J. Robert Lennon’s Familiar opens with an intriguing hook: A woman driving home from an annual visit to her son’s grave notices that a crack in her windshield has vanished and suddenly finds herself in an alternate reality where her son never died. Complications, however, ensue when it becomes clear that this single, albeit major, change in the protagonist’s past has had a massive ripple effect on her entire life: she now has an unfamiliar job, she’s in therapy with her husband to save their faltering marriage, and her relationship with her other son is strained almost beyond repair. Unable to explain this strange turn of events, the novel’s protagonist embarks upon a lonely, maddening quest of self-discovery that threatens to undermine everything she believes not only about herself but about the universe as well.
Intriguing though the novel’s premise is, the novel’s real strength is its attention to the inner working of the human heart and the complications inherent in all adult relationships. Most prominent among these is the protagonist’s ambivalence toward motherhood. The shock that results from the news that her son is alive is only initially due to the fact that it runs counter to everything she knows about the world she inhabits. True terror dawns when she begins to remember that the child was on his way to becoming a monster, that his earliest attitudes and actions suggested that he was well on his way to becoming a sociopath.

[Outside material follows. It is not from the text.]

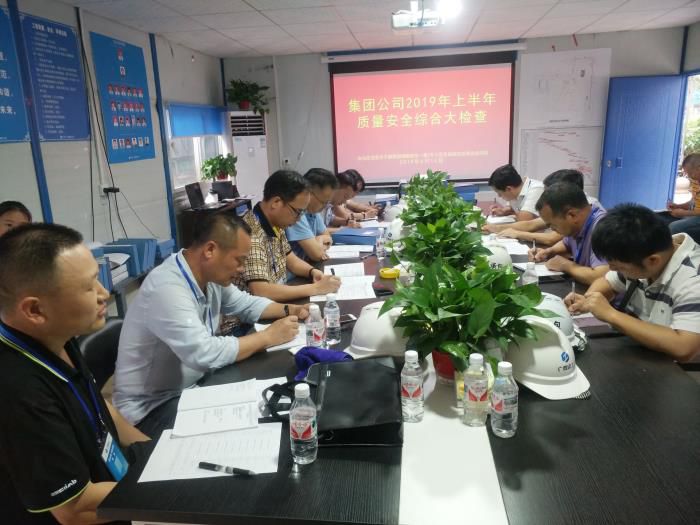 5聚会现场。。。。。。。。李秋蝉 摄700.jpg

Along similar lines, her failing marital relationship raises many discomforting yet significant questions about the limits of love. Must a woman always place her children above all else? Where does the husband fit in? And, more to the point, what about her own happiness and fulfillment? By raising these issues, Familiar puts pressure on many of the myths assumptions that contemporary culture places on motherhood. In this sense, the novel serves as a fictional companion to works like Ayelet Waldman’s Bad Mother.
As the novel careens toward its (perhaps inevitable) conclusion, it also threatens to go off the tracks in places — but this is to be expected. After all, confronting the kinds of issues that Familiar examines isn’t easy, and to wrap the emotionally fraught proceedings up in a neat, sensible package would undercut the complexity of the foregoing narrative.
All told, Familiar is an emotionally gripping and intellectually stimulating page turner, a dark meditation on relationships, motherhood, and the fragile nature of reality.